- STATED GOAL:
Filter the entries below and copy out each line that contains the word "nearer".
[begin ENTRIES]
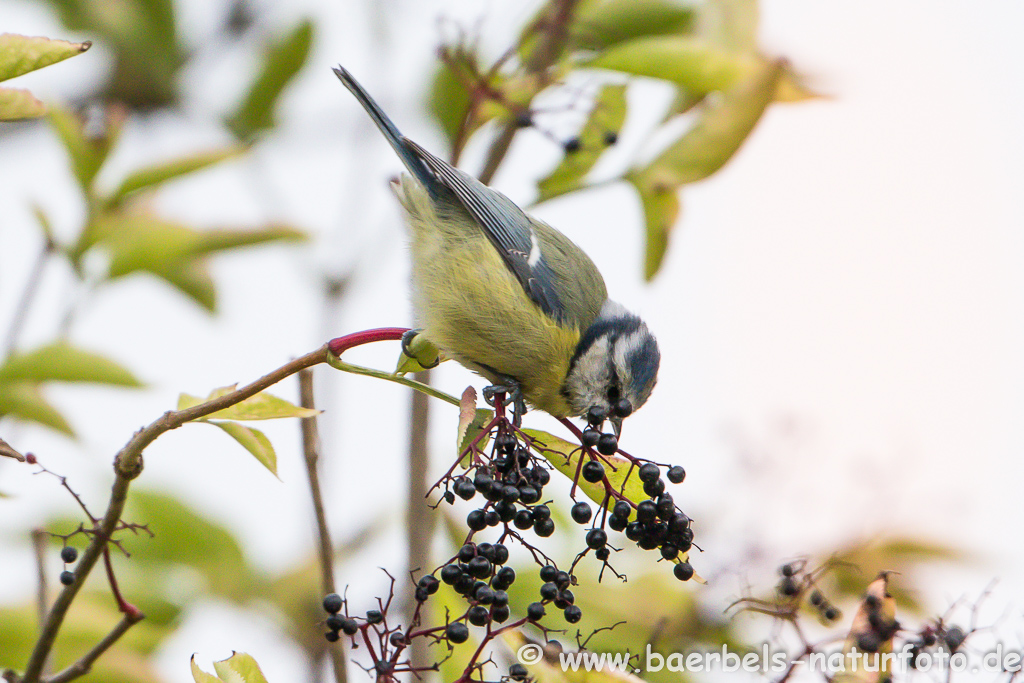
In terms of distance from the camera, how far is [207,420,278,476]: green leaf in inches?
[end ENTRIES]
[begin ENTRIES]
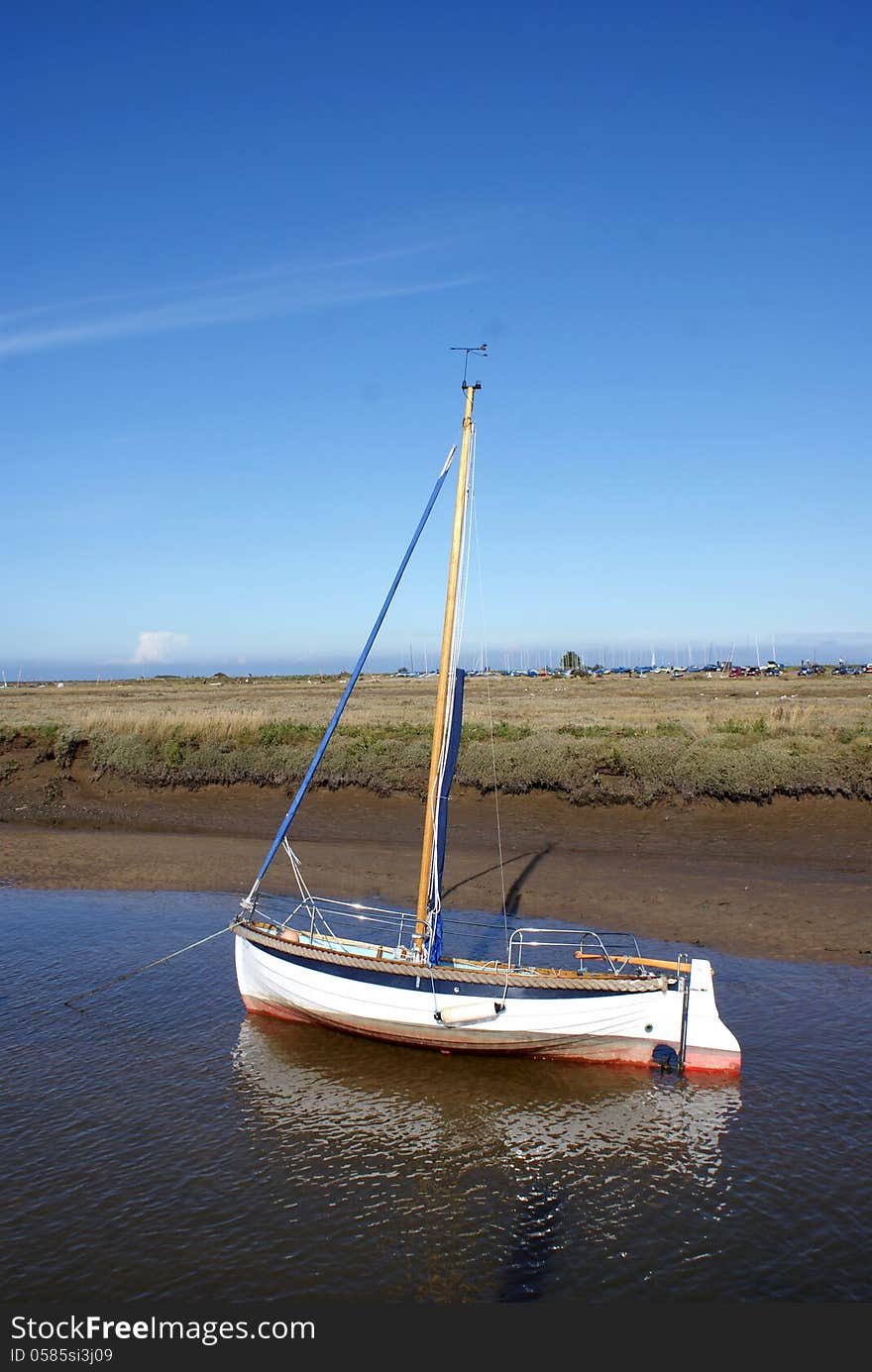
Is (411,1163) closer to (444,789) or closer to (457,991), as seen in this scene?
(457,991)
[end ENTRIES]
[begin ENTRIES]
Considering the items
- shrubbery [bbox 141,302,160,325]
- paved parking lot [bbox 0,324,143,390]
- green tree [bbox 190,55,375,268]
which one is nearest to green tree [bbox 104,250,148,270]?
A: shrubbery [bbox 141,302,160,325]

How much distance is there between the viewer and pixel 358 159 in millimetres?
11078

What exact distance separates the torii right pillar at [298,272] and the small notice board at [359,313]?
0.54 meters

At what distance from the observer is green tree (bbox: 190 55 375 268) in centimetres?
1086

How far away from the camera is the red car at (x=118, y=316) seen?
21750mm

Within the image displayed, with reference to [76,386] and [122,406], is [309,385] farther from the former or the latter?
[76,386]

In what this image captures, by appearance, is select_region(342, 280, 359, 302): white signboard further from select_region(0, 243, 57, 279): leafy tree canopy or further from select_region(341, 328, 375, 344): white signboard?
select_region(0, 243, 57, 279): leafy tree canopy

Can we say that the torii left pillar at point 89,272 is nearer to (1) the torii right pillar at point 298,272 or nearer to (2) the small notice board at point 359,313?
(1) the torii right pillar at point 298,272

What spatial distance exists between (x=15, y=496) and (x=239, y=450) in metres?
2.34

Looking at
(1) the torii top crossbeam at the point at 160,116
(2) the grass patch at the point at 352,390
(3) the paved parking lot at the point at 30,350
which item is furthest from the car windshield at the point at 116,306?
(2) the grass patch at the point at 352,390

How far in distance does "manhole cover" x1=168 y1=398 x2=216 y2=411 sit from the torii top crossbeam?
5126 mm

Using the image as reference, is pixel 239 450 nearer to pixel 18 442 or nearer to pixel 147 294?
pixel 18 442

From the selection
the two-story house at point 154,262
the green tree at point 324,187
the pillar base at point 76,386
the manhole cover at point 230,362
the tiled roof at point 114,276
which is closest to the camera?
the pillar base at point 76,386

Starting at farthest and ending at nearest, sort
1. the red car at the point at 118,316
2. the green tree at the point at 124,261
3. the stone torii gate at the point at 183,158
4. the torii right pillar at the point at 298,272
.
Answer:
[end ENTRIES]
- RESULT FOR THIS TASK:
Can we say that the torii left pillar at point 89,272 is nearer to (1) the torii right pillar at point 298,272 or nearer to (2) the small notice board at point 359,313?
Using the image as reference, is pixel 239 450 nearer to pixel 18 442 or nearer to pixel 147 294?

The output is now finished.